-------- Source document

2. Discussion of Related Art
Carbon nanotubes (CNTs) are electrically conductive along their length, chemically stable, and have a very small diameter (much less than 100 nanometers) and large aspect ratios (length/diameter). Due to these and other properties, it has been suggested that CNTs can play an important role in many fields, such as field emission device.
At present, different methods are widely used for fabricating composite carbon nanotube structure. CNTs can be produced by means of arc discharge between graphite rods. Another method for fabricating composite carbon nanotube structure has been disclosed in U.S. Patent Application No. 20060192475. However, this method is complex because the first carbon nanotubes should be separated from the first substrate by ultrasonic method, immersed into a solution, and then coated on the second substrate. Furthermore, while immersing the first carbon nanotubes into the solution, some catalysts on the surface of the first carbon nanotubes will drop off, such that only a few second carbon nanotubes can be obtained on the surface of the first carbon nanotubes.
What is needed, therefore, is to provide a simple and effective method to fabricate composite carbon nanotube structure.
Many aspects of the embodiments can be better understood with references to the following drawings. The components in the drawings are not necessarily drawn to scale, the emphasis instead being placed upon clearly illustrating the principles of the embodiments. Moreover, in the drawings, like reference numerals designate corresponding parts throughout several views.
The disclosure is illustrated by way of example and not by way of limitation in the figures of the accompanying drawings in which like references indicate similar elements. It should be noted that references to “an” or “one” embodiment in this disclosure are not necessarily to the same embodiment, and such references mean at least one.
Referring to
(S11) providing a carbon nanotube array;
(S12) drawing out a first carbon nanotube structure 212 from the carbon nanotube array;
(S13) laying the first carbon nanotube structure 212 on a substrate 220;
(S14) growing a second carbon nanotube structure 214 on a surface of the first carbon nanotube structure 212.
In step (S11), the carbon nanotube array can be a super-aligned carbon nanotube array. In one embodiment, a method of growing the super-aligned carbon nanotube array on the substrate includes:
(S111) providing a substantially flat and smooth substrate;
(S112) forming a catalyst layer on the substrate and annealing the substrate with the catalyst; and
(S113) putting the substrate into a furnace and growing a super-aligned array of the carbon nanotubes from the substrate by a chemical vapor deposition (CVD) method.
In step (S111), the substrate can be a silicon wafer or a silicon wafer with a film of silicon dioxide thereon. In one embodiment, a 4-inch silicon wafer is used as the substrate. The surface of the substrate can be treated with a mechanical polishing method or electrochemical polishing method.
In step (S112), the method of forming the catalyst layer on the substrate and annealing the substrate includes:
(a) forming a catalyst layer on the substrate, wherein the thickness of the catalyst layer can be about 4 nm to about 10 nm, and the catalyst can be made of iron (Fe), cobalt (Co), nickel (Ni), or any alloy thereof;
(b) annealing the substrate with the catalyst at a temperature in the range from about 700° C. to about 900° C. in air for about 30 minutes to about 90 minutes, thereby the catalyst layer will be dispersed into nano-scale catalyst particles 213 dispersing on the surface of the substrate.

----------------
-------- Rows

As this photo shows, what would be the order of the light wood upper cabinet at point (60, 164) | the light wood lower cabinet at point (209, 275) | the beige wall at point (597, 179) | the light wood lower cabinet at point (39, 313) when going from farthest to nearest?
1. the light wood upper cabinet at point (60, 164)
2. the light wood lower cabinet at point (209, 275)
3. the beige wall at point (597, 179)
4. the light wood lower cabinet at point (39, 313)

----------------

What you will do
a) List the metals that the carbon nanotube fabrication text names as possible catalyst materials.
b) Proceed with the carbon nanotube fabrication text, starting after its final sentence.

The replies
a) Iron (Fe), cobalt (Co), nickel (Ni)

b)
In step (S113), the substrate with the catalyst is heated at a temperature in the range from about 500° C. to about 740° C. in a furnace with a protective gas therein, and supplying a carbon source gas into the furnace for about 5 minutes to about 30 minutes. The protective gas can be made up of at least one of nitrogen (N2), ammonia (NH3), and a noble gas. The carbon source gas can be a hydrocarbon gas, such as ethylene (C2H4), methane (CH4), acetylene (C2H2), ethane (C2H6), or any combination thereof. The super-aligned carbon nanotube array can, opportunely, have a height of about 200 microns to about 400 microns and include a plurality of carbon nanotubes substantially parallel to each other and substantially perpendicular to the substrate. The carbon nanotubes can be single-walled carbon nanotubes, double-walled carbon nanotubes, multi-walled carbon nanotubes, or any combination thereof.
During the process of growing the carbon nanotubes, the catalyst particles 213 can be located at the top of the carbon nanotubes or the bottom of the carbon nanotubes depending on the different growth mechanism being tip-growth or base-growth.
In step (S12), the first carbon nanotube structure 212 can be a carbon nanotube film. In one embodiment, the carbon nanotube film can be drawn out from the super-aligned carbon nanotube array by the substeps of:
(b1) selecting a plurality of carbon nanotube segments having a predetermined width; and
(b2) drawing the carbon nanotube segments at a substantially even/uniform speed to form the carbon nanotube film.
The carbon nanotube segments can be drawn using a tool (e.g., adhesive tape) allowing multiple carbon nanotubes to be gripped and pulled simultaneously. During the drawing process, as the initial carbon nanotube segments are drawn out, other carbon nanotube segments are also drawn out end to end, due to the van der Waals attractive force between ends of the adjacent segments. This process of drawing ensures a successive carbon nanotube film can be formed. The carbon nanotubes of the carbon nanotube film are all substantially parallel to the drawing direction, and the carbon nanotube film produced in such manner is able to be formed to have a selectable, predetermined width. The drawn carbon nanotube film can include a plurality of successively oriented carbon nanotube segments joined end-to-end by van der Waals attractive force therebetween. Each carbon nanotube segment includes a plurality of carbon nanotubes substantially parallel to each other, and joined end to end by van der Waals attractive force therebetween. Most of the carbon nanotubes in the carbon nanotube film extending substantially along the drawn direction. The carbon nanotube segments can vary in width, thickness, uniformity, and shape. The carbon nanotubes in the drawn carbon nanotube film are also substantially oriented along a preferred orientation.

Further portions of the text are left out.